In Bogle's book, The Battle for the Soul of Capitalism, he said the following:

"When we should be teaching young students about long-term investing and the magic of compound interest, the stock-picking contests offered by our schools are in fact teaching them about short-term speculation."

Charlie Munger has expressed similar views.

"There's no reason to have a system where every young man has $ 8 billion to play with and buy whatever he wants. It's incredibly stupid. It's absolutely crazy. If I were in charge, I'd take away everything from banks that wasn't boring. Completely shut down [credit default swaps] 100%. What's the harm in this? The world worked just fine without them. We don't need an economy that resembles a vast poker tournament." - Charlie Munger at the 2009 Wesco Shareholder Meeting

For me, large price distortions in the stock market has got to hurt the real economy. Some may ask when Coca-Cola* was selling at 50+ times earnings in the late 90's what's the harm? Well, significant mispricings can lead to distortions in the capital allocation process. Mispriced assets leading to misallocated capital. This might prevent, or at least delay, capital from getting somewhere else where it'd be more useful for economic development. Those misallocated dollars in Coca-Cola (or Cisco, GE, and just about any internet stock at the time), for example, might instead be used to help some entrepreneur get a good idea, in a timely way, off the ground that ultimately would create wealth and jobs.

Obviously, the problem is not that the money disappears in this example. Someone's is always on the other side of the trade. It's just a very inefficient way to do the business of capital allocation and development. You end up with certain industries overcapitalized -- maybe resulting in overcapacity/excess supply -- while others with merit don't get off the ground or are delayed.

 The process becomes truly destructive is when lots of fresh capital goes into a bunch of internet startups with little merit while more useful things don't get funded sufficiently or at all.

In the late 1990s, plenty of market participants, professional or not, were buying overvalued shares of Coca-Cola, GE, Cisco. Even worse, some were buying things like Pets.com. We've also just recently experienced an enormous speculative housing bubble followed by a commodity bubble.
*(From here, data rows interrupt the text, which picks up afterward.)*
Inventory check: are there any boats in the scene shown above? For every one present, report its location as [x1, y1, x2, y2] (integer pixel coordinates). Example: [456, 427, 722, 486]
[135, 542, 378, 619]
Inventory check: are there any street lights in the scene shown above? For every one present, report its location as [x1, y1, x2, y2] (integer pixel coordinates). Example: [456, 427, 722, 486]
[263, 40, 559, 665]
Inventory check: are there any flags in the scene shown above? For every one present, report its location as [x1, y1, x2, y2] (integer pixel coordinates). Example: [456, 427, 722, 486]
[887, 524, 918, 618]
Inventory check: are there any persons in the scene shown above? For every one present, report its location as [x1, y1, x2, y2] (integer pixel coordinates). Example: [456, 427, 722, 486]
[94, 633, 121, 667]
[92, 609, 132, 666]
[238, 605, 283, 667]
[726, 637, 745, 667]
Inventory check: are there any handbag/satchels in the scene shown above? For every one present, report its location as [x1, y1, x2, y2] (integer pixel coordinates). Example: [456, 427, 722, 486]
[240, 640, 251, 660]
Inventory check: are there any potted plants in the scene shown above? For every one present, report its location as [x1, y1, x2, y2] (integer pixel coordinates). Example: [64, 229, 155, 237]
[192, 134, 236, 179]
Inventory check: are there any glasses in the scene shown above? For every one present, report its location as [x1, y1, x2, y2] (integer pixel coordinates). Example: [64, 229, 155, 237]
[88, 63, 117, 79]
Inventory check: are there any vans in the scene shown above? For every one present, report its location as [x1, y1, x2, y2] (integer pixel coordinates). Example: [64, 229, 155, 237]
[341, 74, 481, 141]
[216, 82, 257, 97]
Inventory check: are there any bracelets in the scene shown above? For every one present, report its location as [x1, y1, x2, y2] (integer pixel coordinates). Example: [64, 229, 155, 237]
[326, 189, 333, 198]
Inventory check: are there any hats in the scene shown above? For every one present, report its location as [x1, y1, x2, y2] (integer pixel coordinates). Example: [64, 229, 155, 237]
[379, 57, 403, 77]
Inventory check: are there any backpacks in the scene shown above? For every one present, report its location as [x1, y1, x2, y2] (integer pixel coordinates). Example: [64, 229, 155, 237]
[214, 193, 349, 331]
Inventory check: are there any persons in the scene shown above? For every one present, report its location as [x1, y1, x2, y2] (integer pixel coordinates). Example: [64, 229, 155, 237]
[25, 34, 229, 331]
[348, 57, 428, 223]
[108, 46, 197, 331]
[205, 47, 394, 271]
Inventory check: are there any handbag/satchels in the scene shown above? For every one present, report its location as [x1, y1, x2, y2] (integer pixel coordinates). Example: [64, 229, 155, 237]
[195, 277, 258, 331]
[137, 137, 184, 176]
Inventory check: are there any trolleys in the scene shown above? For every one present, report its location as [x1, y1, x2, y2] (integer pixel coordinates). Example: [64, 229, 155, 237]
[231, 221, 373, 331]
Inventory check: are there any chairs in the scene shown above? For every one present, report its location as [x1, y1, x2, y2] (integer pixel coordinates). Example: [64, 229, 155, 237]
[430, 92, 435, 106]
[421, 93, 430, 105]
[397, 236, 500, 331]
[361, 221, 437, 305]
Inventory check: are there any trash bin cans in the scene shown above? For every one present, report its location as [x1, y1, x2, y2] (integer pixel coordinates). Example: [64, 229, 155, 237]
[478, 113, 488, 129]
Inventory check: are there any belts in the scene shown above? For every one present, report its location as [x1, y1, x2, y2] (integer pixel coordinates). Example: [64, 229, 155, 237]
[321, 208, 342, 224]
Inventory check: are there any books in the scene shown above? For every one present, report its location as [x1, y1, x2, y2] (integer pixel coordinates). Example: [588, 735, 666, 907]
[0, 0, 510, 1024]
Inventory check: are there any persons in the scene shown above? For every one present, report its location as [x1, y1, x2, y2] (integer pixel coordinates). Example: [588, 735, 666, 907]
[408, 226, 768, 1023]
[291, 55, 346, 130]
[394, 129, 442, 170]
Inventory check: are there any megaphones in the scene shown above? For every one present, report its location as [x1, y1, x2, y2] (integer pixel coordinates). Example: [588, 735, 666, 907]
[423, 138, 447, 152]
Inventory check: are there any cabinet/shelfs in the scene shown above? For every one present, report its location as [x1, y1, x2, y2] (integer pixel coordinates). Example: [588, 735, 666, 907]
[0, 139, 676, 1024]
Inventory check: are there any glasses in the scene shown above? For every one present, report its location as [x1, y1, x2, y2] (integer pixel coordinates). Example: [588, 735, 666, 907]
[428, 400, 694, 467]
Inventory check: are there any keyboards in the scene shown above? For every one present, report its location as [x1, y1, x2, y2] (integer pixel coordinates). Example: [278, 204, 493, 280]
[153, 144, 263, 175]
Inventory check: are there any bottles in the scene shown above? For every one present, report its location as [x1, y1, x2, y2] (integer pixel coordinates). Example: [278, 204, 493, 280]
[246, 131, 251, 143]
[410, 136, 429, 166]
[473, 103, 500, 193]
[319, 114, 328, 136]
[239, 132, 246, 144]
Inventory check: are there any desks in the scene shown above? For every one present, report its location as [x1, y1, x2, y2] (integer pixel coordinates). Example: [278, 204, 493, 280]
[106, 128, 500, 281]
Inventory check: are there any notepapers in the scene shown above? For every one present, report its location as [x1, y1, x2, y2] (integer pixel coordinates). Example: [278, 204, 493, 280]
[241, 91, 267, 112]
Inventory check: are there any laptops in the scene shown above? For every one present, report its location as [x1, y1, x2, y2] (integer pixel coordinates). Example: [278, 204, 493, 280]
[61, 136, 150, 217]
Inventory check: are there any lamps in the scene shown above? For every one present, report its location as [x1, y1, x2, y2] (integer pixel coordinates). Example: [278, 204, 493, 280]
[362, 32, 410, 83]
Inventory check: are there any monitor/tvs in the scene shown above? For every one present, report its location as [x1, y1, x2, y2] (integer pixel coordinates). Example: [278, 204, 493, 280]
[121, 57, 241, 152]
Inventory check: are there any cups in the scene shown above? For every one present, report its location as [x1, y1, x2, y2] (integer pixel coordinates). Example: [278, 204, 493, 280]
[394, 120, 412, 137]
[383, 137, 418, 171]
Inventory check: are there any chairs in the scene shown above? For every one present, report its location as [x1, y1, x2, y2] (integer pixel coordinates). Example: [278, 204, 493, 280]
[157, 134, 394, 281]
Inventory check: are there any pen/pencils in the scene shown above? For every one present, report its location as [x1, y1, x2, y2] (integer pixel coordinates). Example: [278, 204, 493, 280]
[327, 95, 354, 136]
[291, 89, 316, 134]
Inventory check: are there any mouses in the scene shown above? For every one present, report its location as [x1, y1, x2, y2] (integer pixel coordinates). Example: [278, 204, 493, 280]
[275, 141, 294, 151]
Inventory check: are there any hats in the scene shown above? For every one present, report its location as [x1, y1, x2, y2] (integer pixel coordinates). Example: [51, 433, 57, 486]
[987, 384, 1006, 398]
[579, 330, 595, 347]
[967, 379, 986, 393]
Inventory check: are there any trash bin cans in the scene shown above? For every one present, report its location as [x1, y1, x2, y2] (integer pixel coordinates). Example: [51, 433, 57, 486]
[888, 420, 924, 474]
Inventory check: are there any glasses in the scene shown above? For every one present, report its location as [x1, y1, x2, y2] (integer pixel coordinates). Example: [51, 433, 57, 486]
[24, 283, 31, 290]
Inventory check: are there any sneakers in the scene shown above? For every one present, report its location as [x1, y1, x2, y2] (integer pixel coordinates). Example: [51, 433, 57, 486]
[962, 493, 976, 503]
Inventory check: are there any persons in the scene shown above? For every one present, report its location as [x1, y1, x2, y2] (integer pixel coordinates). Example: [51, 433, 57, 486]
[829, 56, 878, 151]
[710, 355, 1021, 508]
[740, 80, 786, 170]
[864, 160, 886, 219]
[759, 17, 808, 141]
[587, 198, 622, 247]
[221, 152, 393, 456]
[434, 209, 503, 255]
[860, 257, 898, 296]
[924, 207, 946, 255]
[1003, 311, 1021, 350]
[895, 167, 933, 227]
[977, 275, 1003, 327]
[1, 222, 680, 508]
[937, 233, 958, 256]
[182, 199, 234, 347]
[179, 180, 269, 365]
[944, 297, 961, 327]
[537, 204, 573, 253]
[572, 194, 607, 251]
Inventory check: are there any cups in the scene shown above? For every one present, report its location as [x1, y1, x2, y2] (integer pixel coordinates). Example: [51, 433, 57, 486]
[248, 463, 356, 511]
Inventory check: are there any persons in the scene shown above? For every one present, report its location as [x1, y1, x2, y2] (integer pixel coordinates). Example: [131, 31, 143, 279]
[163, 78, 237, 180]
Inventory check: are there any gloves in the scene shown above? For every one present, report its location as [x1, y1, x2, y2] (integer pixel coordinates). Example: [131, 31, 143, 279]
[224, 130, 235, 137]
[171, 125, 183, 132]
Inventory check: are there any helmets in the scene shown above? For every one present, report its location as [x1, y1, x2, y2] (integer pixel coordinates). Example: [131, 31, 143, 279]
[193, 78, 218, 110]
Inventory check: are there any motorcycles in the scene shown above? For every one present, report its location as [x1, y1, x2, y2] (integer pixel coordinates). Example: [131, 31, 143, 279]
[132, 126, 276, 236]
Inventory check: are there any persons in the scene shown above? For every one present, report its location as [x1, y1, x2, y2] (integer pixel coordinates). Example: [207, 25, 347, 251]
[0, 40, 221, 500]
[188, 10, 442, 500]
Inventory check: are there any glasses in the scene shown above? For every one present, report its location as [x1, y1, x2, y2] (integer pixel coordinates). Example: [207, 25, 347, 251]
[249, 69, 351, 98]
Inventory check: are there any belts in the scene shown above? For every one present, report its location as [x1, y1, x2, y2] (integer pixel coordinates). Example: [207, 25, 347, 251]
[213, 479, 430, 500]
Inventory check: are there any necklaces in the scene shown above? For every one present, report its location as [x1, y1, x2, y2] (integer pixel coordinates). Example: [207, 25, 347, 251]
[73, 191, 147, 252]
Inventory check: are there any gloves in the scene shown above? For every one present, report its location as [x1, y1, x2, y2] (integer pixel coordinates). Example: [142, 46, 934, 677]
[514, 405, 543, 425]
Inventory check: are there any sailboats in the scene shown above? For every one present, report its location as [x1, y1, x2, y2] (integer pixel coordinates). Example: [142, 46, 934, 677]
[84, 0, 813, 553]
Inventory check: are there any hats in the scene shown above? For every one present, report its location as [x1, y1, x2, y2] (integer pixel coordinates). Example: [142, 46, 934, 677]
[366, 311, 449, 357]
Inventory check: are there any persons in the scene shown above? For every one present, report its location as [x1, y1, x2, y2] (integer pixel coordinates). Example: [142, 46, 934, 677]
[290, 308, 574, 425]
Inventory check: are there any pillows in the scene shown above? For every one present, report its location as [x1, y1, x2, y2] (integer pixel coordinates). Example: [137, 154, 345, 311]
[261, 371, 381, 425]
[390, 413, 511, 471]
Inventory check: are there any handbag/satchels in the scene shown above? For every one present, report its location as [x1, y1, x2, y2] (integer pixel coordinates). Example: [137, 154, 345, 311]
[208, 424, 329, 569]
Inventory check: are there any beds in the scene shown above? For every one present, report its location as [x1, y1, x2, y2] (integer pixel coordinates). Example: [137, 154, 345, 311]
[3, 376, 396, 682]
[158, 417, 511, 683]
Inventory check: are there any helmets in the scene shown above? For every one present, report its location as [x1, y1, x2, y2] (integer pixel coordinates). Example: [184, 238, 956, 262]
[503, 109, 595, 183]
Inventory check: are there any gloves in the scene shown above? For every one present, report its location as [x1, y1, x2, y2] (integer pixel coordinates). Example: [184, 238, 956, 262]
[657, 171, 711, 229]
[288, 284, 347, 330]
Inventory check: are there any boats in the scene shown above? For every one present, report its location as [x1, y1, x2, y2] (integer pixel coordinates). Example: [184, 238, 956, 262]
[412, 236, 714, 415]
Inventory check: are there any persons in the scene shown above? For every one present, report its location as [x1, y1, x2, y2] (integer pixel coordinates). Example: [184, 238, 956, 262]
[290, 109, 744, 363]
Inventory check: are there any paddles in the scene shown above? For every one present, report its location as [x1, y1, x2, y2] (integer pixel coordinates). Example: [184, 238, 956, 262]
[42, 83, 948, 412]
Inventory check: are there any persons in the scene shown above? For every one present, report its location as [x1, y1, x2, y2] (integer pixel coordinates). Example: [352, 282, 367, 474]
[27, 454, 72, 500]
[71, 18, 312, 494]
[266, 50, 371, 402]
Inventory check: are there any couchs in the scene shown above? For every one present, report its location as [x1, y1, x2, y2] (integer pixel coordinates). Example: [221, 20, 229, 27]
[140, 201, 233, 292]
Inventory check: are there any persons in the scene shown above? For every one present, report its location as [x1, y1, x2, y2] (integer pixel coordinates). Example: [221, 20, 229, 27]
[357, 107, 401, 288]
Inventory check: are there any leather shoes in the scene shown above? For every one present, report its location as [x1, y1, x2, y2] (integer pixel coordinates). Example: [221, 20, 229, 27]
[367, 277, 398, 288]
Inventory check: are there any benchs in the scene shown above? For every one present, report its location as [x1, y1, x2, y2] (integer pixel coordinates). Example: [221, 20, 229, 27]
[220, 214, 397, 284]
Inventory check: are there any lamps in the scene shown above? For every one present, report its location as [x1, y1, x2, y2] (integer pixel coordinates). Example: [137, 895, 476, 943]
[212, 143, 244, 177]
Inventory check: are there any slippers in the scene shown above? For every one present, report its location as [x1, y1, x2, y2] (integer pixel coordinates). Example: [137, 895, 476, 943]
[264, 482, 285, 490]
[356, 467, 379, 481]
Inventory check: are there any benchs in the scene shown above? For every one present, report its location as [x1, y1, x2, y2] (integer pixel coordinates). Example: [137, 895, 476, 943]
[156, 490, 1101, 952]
The markets have always been a bit manic in nature. It swings -- more than occasionally -- from excessive exuberance to excessive fear. That's not going to change. 


It's just that, in its current form, it seems designed to amplify that tendency. 

Adam


Long stocks mentioned

* Coca-Cola was most certainly overpriced -- selling at a price that far exceeded per share intrinsic value -- in the late 1990s. Today, at the very least Coca-Cola's intrinsic value has, give or take, caught up to its stock price.